■ Collected data:
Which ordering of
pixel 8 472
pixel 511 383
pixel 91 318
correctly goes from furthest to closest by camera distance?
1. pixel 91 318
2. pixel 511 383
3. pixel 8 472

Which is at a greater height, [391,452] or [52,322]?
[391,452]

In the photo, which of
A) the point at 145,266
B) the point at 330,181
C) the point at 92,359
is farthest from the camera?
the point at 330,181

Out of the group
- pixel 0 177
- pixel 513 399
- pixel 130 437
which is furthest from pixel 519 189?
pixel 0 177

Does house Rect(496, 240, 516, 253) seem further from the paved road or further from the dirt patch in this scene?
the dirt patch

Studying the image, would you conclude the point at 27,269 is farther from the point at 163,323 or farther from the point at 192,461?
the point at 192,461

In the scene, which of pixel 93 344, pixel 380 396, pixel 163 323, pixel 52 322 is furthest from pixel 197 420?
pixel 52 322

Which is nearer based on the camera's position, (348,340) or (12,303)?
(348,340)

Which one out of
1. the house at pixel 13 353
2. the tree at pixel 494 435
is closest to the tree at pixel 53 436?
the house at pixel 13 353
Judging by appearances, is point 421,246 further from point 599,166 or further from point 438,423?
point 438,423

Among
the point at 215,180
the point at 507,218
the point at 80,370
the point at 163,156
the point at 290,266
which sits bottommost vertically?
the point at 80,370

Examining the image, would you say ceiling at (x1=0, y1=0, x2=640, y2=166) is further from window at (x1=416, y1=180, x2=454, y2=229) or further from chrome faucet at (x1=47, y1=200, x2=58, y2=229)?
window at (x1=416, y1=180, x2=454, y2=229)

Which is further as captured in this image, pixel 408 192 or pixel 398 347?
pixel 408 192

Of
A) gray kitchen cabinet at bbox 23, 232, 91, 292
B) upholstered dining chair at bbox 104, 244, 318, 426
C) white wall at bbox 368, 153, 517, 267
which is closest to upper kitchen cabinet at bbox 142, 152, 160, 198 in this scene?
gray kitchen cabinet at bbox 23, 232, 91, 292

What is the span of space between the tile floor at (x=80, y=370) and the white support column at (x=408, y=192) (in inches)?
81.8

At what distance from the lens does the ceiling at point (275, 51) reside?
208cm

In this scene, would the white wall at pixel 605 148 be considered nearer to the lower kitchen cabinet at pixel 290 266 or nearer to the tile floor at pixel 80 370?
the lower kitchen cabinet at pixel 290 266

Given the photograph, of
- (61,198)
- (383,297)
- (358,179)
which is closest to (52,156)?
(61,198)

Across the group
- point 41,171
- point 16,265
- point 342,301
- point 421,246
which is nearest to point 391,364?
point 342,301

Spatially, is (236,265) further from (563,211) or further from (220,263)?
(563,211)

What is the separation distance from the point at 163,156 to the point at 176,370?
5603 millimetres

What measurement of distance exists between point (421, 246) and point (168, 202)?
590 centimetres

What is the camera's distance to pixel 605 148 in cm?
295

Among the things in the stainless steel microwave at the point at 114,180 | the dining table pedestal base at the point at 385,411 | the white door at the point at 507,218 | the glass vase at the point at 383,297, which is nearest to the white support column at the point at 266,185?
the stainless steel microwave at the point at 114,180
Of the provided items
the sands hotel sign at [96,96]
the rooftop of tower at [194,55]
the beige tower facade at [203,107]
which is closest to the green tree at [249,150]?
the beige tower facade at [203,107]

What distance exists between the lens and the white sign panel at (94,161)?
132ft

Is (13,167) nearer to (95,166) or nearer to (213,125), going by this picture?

■ Task requirements: Write every line of the material above again, exactly.

■ Full solution:
Which ordering of
pixel 8 472
pixel 511 383
pixel 91 318
correctly goes from furthest to closest by camera distance?
1. pixel 91 318
2. pixel 511 383
3. pixel 8 472

Which is at a greater height, [391,452] or [52,322]?
[391,452]

In the photo, which of
A) the point at 145,266
B) the point at 330,181
C) the point at 92,359
is farthest from the camera?
the point at 330,181

Out of the group
- pixel 0 177
- pixel 513 399
- pixel 130 437
which is furthest from pixel 519 189?
pixel 0 177

Does house Rect(496, 240, 516, 253) seem further from the paved road or further from the dirt patch in this scene?
the dirt patch

Studying the image, would you conclude the point at 27,269 is farther from the point at 163,323 or farther from the point at 192,461?
the point at 192,461

In the scene, which of pixel 93 344, pixel 380 396, pixel 163 323, pixel 52 322 is furthest from pixel 197 420?
pixel 52 322

Which is nearer based on the camera's position, (348,340) or (12,303)?
(348,340)

Which one out of
1. the house at pixel 13 353
2. the tree at pixel 494 435
is closest to the tree at pixel 53 436?
the house at pixel 13 353
Judging by appearances, is point 421,246 further from point 599,166 or further from point 438,423?
point 438,423

Among
the point at 215,180
the point at 507,218
the point at 80,370
the point at 163,156
the point at 290,266
which sits bottommost vertically?
the point at 80,370

Examining the image, would you say ceiling at (x1=0, y1=0, x2=640, y2=166) is further from window at (x1=416, y1=180, x2=454, y2=229) or further from chrome faucet at (x1=47, y1=200, x2=58, y2=229)?
window at (x1=416, y1=180, x2=454, y2=229)

Which is further as captured in this image, pixel 408 192 or pixel 398 347?
pixel 408 192

Of
A) gray kitchen cabinet at bbox 23, 232, 91, 292
B) upholstered dining chair at bbox 104, 244, 318, 426
C) white wall at bbox 368, 153, 517, 267
which is closest to upper kitchen cabinet at bbox 142, 152, 160, 198 in this scene?
gray kitchen cabinet at bbox 23, 232, 91, 292

What is the span of space between the tile floor at (x=80, y=370) and the white support column at (x=408, y=192) (in inches)?
81.8

At what distance from the lens does the ceiling at point (275, 51) reside?
208cm

In this scene, would the white wall at pixel 605 148 be considered nearer to the lower kitchen cabinet at pixel 290 266 or nearer to the tile floor at pixel 80 370?
the lower kitchen cabinet at pixel 290 266

Given the photograph, of
- (61,198)
- (383,297)
- (358,179)
which is closest to (52,156)?
(61,198)

Across the group
- point 41,171
- point 16,265
- point 342,301
- point 421,246
which is nearest to point 391,364?
point 342,301

Spatially, is (236,265) further from (563,211) or further from (220,263)?
(563,211)

What is the separation distance from the point at 163,156 to the point at 176,370?
5603 millimetres

What measurement of distance exists between point (421, 246) and point (168, 202)?
590 centimetres

What is the camera's distance to pixel 605 148 in cm?
295

Among the things in the stainless steel microwave at the point at 114,180 | the dining table pedestal base at the point at 385,411 | the white door at the point at 507,218 | the glass vase at the point at 383,297, which is nearest to the white support column at the point at 266,185?
the stainless steel microwave at the point at 114,180
Of the provided items
the sands hotel sign at [96,96]
the rooftop of tower at [194,55]
the beige tower facade at [203,107]
which is closest to the green tree at [249,150]?
the beige tower facade at [203,107]

What distance exists between the lens and the white sign panel at (94,161)?
132ft

Is (13,167) nearer to (95,166) or nearer to (213,125), going by this picture?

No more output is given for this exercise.